A teraz… te słowa. „Od dawna tego nie miałem”.
— I… czego konkretnie? — Marina próbowała się uśmiechnąć, ale wewnętrznie poczuła niepokój.
Podniósł na nią oczy. Niebieskie, wyblakłe, ale wciąż przenikliwe.
— Żeby obok mnie siedział ktoś żywy. — Przechylił się lekko do przodu. — Nie sługa, nie lekarz, nie partner biznesowy. Żywy człowiek.
Poczuła się zaskoczona.
— Cóż… teraz ma pan mnie.
— Nie całkiem, — uśmiechnął się. — Dziś w nocy mi w czymś pomożesz.
Przeszedł ją dreszcz. Wiedziała, że praca z osobami starszymi czasem bywa nieprzewidywalna, ale w jego głosie było coś… zbyt osobistego.
— Pomóc? — dopytała.
— Tak. — Odwrócił się do okna, jakby rozmowa była zakończona. — Nie będziesz musiała robić dużo. Po prostu… być obok.
Marina położyła się w małym pokoju na drugim piętrze, ale nie mogła zasnąć. Cisza domu wydawała się ciężka, za każdym rogiem jakby stał cień. Przyłapała się na tym, że wsłuchuje się w każdy szmer dochodzący z dołu.
Tuż przed północą drzwi do jej pokoju zapukały cicho.
On stał w korytarzu, opierając się na lasce.
— Chodźmy, Marino. — Jego głos był miękki, ale nie pozostawiał wyboru.

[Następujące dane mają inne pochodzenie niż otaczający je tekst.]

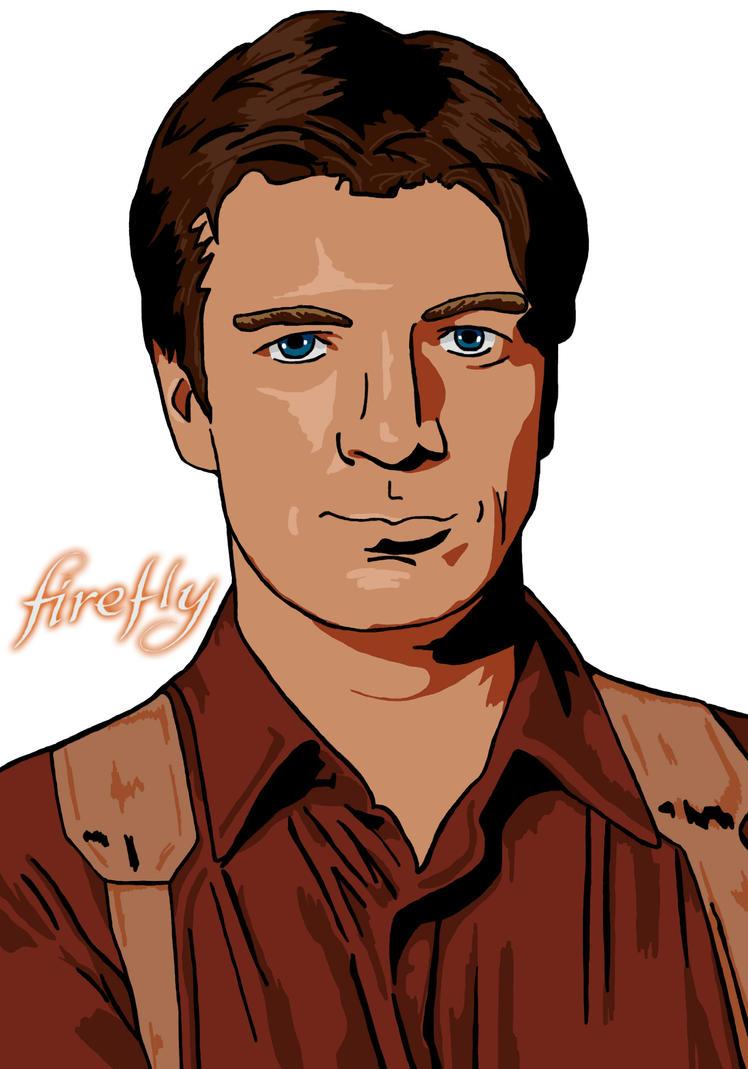 Nathan Fillion as Captain Mal by DreamBig20761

Zeszli do piwnicy, gdzie jeszcze nie była. Zapach wilgoci łączył się z wonią starego drewna i… czegoś słodkiego.
W półmroku słabego światła lampy Marina zobaczyła długi stół, na którym stały stare albumy fotograficzne, świece i stos listów w kopertach.
— Dziś jest rocznica, — powiedział. — Rocznica dnia, kiedy zostałem sam.

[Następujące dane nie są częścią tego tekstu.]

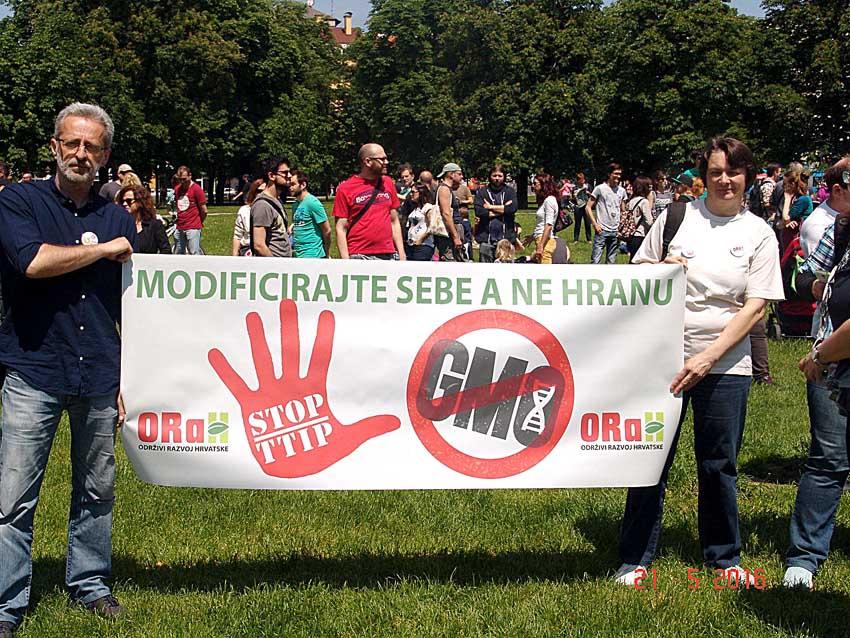GMO - izum bez razuma - strana 307 - modificirajte sebe a ne hranu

Usiadł, otworzył pierwszy album.
Marina zobaczyła zdjęcia pięknej kobiety z gęstymi ciemnymi włosami i śmiejącymi się oczami. Na każdym — on obok, młody, wysoki, zakochany.
— Byliśmy razem czterdzieści lat, — zaczął cicho. — I co roku, tej nocy, zapalam świece, czytam jej listy i czekam, że ktoś będzie obok. Nie dla rozmów. Dla… obecności.
Marina patrzyła, jak jego drżące palce gładzą stronice. W jego wzroku było tyle miłości i tęsknoty, że w jej oczach zaszkliły się łzy.
Noc minęła w ciszy. Przerzucali strony albumu, od czasu do czasu opowiadał krótkie historie — jak się poznali, jak lubiła pić kawę na werandzie, jak marzyła o ogrodzie różanym.
O świcie zgasił świece i cicho powiedział:
— Dziękuję. Teraz mogę przeżyć kolejny rok.
Marina wyszła z piwnicy z poczuciem, że była świadkiem czegoś świętego.
I po raz pierwszy od dłuższego czasu pomyślała: czasem „pomóc” oznacza po prostu być obok, gdy ktoś nie ma już na kogo czekać.